Current distribution and particle motion in a barbed plate electrostatic precipitator

Abstract

Electrohydrodynamic theory suggests that a modification in electrode geometry is a method of creating more favorable electrical and flow conditions in electrostatic precipitators. A novel barbed plate precipitator is designed to provide a more uniform current density distribution and electric field in the inter-electrode gap. Ground plate current densities of both a conventional wire-plate precipitator and the optimized barbed plate precipitator are compared. Particle motion is observed via a laser light-sheet and measured with a laser Doppler anemometer. Streamwise and transverse mean and fluctuating particle velocities, particle motion length scales and diffusivities are measured at electrical and flow conditions typical of industrial precipitators. Ground plate particle collection patterns are photographed. Results show a hexagonal arrangement of barbs provides a more uniform current density distribution and electric field than exist in the wire-plate geometry.
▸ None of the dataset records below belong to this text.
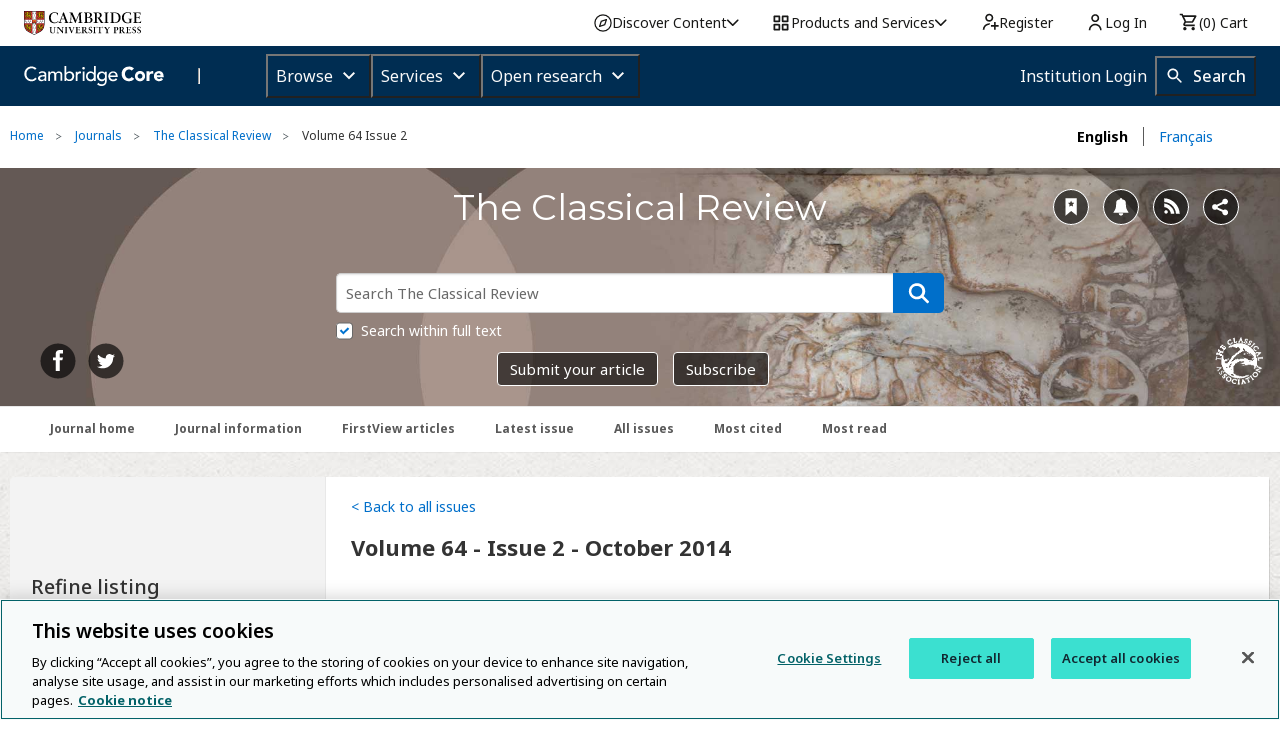

--- FILE ---
content_type: application/javascript; charset=UTF-8
request_url: https://www.cambridge.org/core/cambridge-core/public/js/jquery-extend.js?v=v7.616.2
body_size: -466
content:
// Add some new jQuery selectors
$.extend($.expr[':'], {
  /*
   * Perform a case insensitve search on an elements content
   * Return matching results
   */
  'i-contains': function (elem, i, match, array) {
    return (elem.textContent || elem.innerText || '').toLowerCase().indexOf((match[3] || '').toLowerCase()) >= 0;
  },
  /*
   * Perform a case insensitve search on an elements content
   * Return NON matching results
   */
  'i-does-not-contain': function (elem, i, match, array) {
    return (elem.textContent || elem.innerText || '').toLowerCase().indexOf((match[3] || '').toLowerCase()) === -1;
  }
});

--- FILE ---
content_type: application/javascript; charset=UTF-8
request_url: https://www.cambridge.org/core/cambridge-core/public/js/journals/journals.js?v=v7.616.2
body_size: -343
content:
/* global AOP: true */

$(document).ready(function () {
  $('.search-scope-select').on('change', function (e) {
    var target = $(e.target);
    var selection;

    try {
      selection = JSON.parse(target.val());
    }
    catch (err) {
      return;
    }

    var parentForm = target.parents('form.search-form');

    parentForm.attr('action', AOP.baseUrl + '/search/scoped');
    if (selection.placeholder) {
      $('input[name="q"]', parentForm).attr('placeholder', AOP.translateSearchPlacehoder(selection.placeholder, 'Search journal'));
    } else {
      $('input[name="q"]', parentForm).attr('placeholder', AOP.translateSearchPlacehoder('Search ' + selection.name, 'Search society'));
    }

    $('input.productId', parentForm).val(selection.productId);
    $('input.context', parentForm).val(selection.context);
    $('input.type', parentForm).val(selection.type);
  });

  $('.search-scope-select select').trigger('change');
});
Additionally, the barbed plate creates a stronger electric field throughout most of the inter-electrode space and therefore generates higher particle drift velocities. However, the barbed plate increases the magnitude of the electrically generated turbulence. Length scales are of the same order in the two geometries even though the electrode spacing of the barbed plate is double that of the wire-plate precipitator. From an electrical standpoint, the barbed plate design is superior to the wire-plate precipitator. The more uniform distribution of current and electric field coupled with higher levels of mixing suggest the barbed plate may be most suitable for use as a precharger in the entrance section of a parallel plate precipitator.